Ich habe nie Anzeige erstattet. Ich habe mir deswegen viele Vorwürfe gemacht, mir immer wieder den Kopf zerbrochen, ob ich Mitschuld hätte, würde einer der Täter es bei jemand anderem machen. Die Sache ist die: Ich habe mich nicht gewehrt. Obwohl ich Kampfsport machte und Techniken gewusst hätte, die ich hätte einsetzen können. Doch ich war wie erstarrt, fühlte mich, als hätte ich meinen Körper verlassen. Ich war damals 14 Jahre alt. Ich hatte Angst, mit der Geschichte an die Öffentlichkeit zu gehen. Zumal ich alle Beweise vernichtet hatte, die je hätten verwendet werden können. Beweise verschwinden zu lassen heisst nicht immer, eine Tatwaffe zu verstecken. In meinem Fall etwa bedeutete es bloss den Gang unter die Dusche.

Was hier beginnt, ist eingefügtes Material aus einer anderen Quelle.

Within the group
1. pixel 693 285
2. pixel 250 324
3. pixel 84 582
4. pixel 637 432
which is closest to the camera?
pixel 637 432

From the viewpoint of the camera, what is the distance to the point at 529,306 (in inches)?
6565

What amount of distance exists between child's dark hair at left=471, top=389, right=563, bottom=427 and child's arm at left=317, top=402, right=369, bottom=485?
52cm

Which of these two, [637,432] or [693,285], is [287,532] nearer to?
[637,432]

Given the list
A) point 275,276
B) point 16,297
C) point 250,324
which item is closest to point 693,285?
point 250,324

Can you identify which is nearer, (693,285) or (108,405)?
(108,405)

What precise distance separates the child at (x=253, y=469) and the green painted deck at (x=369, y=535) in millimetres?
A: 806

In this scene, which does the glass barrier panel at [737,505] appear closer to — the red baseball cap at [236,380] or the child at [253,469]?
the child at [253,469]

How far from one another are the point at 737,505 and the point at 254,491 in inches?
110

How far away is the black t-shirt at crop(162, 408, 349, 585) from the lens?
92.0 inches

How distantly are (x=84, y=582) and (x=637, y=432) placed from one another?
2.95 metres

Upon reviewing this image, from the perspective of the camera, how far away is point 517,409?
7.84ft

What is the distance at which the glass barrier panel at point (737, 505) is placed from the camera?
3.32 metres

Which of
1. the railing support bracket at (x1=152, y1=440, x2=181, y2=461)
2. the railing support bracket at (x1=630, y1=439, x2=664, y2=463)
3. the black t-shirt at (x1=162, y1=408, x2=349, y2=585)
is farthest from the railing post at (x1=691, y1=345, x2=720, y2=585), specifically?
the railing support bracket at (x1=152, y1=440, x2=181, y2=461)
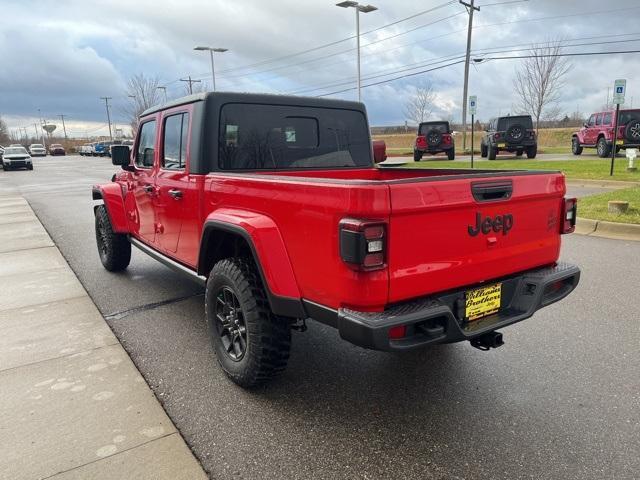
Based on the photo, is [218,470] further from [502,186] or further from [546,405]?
[502,186]

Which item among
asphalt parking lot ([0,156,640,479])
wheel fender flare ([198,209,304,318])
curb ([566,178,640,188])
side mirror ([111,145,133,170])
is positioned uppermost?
side mirror ([111,145,133,170])

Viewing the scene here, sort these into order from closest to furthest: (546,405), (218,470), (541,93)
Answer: (218,470) → (546,405) → (541,93)

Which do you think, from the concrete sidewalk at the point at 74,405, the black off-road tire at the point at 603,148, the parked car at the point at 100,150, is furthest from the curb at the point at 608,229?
the parked car at the point at 100,150

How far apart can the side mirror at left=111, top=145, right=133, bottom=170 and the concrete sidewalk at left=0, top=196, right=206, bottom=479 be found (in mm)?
1459

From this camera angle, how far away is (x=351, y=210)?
2.22 metres

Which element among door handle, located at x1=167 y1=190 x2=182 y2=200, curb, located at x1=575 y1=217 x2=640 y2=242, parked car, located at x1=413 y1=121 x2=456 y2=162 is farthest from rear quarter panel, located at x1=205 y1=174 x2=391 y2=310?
parked car, located at x1=413 y1=121 x2=456 y2=162

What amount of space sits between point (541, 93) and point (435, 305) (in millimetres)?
35342

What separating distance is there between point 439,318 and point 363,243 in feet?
1.97

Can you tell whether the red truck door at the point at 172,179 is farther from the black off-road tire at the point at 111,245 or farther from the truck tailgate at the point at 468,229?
the truck tailgate at the point at 468,229

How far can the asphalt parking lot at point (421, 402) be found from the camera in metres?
2.40

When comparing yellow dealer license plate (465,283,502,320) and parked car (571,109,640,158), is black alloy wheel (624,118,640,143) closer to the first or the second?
parked car (571,109,640,158)

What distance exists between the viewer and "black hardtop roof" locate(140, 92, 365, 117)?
3568 mm

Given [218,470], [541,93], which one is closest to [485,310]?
[218,470]

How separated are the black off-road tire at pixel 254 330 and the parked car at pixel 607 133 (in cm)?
1765
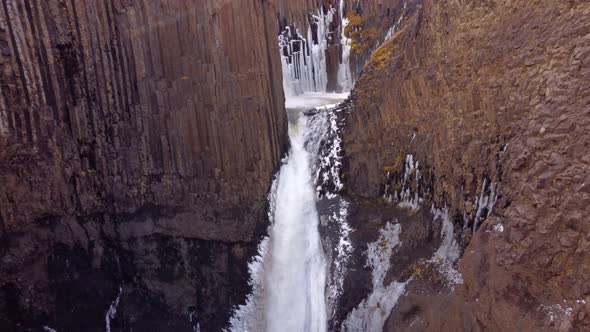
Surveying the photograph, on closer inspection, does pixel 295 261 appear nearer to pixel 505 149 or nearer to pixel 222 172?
pixel 222 172

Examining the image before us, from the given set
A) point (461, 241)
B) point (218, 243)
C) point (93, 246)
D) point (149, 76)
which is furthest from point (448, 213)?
point (93, 246)

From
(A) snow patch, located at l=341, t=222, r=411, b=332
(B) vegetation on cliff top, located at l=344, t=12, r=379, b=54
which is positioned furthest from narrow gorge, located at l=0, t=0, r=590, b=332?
(B) vegetation on cliff top, located at l=344, t=12, r=379, b=54

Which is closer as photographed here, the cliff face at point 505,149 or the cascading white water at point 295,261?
the cliff face at point 505,149

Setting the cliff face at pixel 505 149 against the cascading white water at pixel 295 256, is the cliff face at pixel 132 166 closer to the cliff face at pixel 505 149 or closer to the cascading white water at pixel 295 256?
the cascading white water at pixel 295 256

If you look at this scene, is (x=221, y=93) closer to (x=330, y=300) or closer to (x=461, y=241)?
(x=330, y=300)

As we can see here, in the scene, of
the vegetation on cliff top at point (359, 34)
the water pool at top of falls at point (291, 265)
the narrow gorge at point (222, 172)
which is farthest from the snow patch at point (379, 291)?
the vegetation on cliff top at point (359, 34)

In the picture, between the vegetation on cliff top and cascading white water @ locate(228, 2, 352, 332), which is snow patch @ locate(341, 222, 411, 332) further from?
the vegetation on cliff top
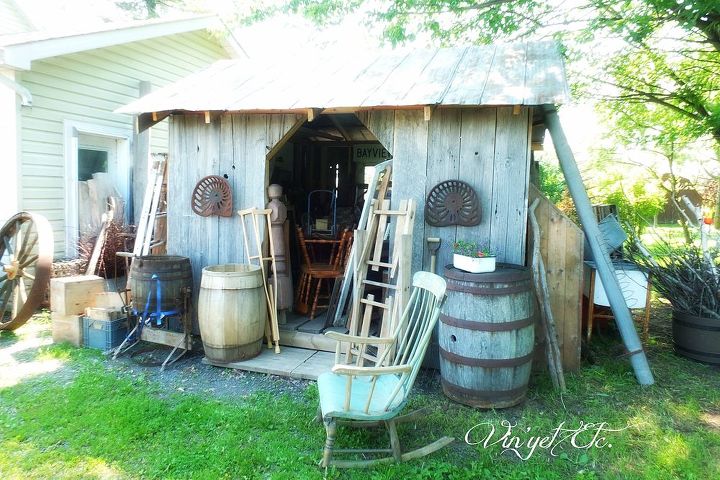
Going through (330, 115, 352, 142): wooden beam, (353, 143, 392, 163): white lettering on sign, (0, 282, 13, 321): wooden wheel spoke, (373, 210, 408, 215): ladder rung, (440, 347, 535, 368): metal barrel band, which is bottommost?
(440, 347, 535, 368): metal barrel band

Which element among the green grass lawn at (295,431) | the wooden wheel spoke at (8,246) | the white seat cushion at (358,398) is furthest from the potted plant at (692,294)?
the wooden wheel spoke at (8,246)

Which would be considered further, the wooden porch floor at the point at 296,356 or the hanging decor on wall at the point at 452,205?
the wooden porch floor at the point at 296,356

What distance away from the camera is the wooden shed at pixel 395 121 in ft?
13.3

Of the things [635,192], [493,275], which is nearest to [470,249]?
[493,275]

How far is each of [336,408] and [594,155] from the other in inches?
455

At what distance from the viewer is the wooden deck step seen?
4.18 metres

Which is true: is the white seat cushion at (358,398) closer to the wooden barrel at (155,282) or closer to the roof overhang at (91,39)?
the wooden barrel at (155,282)

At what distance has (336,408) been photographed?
2639 mm

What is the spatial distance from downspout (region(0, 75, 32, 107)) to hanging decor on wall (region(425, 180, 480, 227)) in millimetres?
5051

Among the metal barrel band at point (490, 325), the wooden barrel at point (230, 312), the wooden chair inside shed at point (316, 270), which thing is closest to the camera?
the metal barrel band at point (490, 325)

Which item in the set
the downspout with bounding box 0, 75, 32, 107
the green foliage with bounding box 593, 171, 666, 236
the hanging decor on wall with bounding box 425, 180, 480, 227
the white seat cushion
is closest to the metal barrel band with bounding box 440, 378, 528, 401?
the white seat cushion

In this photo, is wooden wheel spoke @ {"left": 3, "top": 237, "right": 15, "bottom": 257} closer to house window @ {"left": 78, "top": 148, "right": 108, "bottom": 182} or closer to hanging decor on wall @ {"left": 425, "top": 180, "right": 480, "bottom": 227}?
house window @ {"left": 78, "top": 148, "right": 108, "bottom": 182}

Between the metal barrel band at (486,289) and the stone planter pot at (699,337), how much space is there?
213 cm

Beweise verschwinden zu lassen heisst nicht immer, eine Tatwaffe zu verstecken. In meinem Fall etwa bedeutete es bloss den Gang unter die Dusche. Cathe, von sexualisierter Gewalt Betroffene
Viele denken sich, eine Vergewaltigung, die ist zeitlich begrenzt – danach ist alles wieder gut. Aber die Schäden, die eine Vergewaltigung oder ein Missbrauch mit sich ziehen, sind langjährig. Mich beschäftigt die Tat noch heute. Einige Monate nach der Tat erfuhr mein Vater durch Zufall, was passiert war. Er wollte mir zwar bei einer Anzeige beistehen, doch er sagte mir auch, dass es kein einfacher Gang sei. Ich empfand das damals so, als würde er mir von einer Anzeige abraten. Ich wurde oft konfrontiert mit Sätzen wie: «So schlimm kann es ja nicht sein, sonst hättest du ja Anzeige erstattet.»
Ein paar Tage vor meinem 25. Geburtstag habe ich mit meiner Therapeutin darüber gesprochen, doch noch Anzeige zu erstatten. In der Schweiz ist dies bis zu 20 Jahre nach der Tat möglich, wenn der Vorfall vor dem 16. Lebensjahr stattgefunden hat. Doch auch wenn die Option besteht, später Anzeige zu erstatten: Je mehr Zeit vergeht, desto schwieriger wird es. Zum Übergriff selbst hatte ich Gedächtnislücken: Ich kann mich an den Anfang erinnern und an gewisse Momente dazwischen – Bruchteile, mehr nicht. Das ist ein Schutzmechanismus. Das Hirn blendet gewisse Sachen aus oder vergisst. Aber die Lücken machen eine Geschichte unglaubwürdig. Ich studiere Jura und wir haben schon am Anfang vom Studium gelernt: Es geht nicht um die Wahrheit, sondern um die bessere Geschichte. Wenn meine Geschichte Lücken aufweist, wird sie unglaubwürdig – auch wenn sie der Realität entspricht.
Ich würde meinem jüngeren Ich gern Mut machen: Du wirst nie allein sein, du wirst immer jemanden haben, der dich an die Hand nimmt. Und wenn es keine aussenstehende Person ist, dann bin ich es selbst, die mich an die Hand nimmt und mit mir den Weg geht.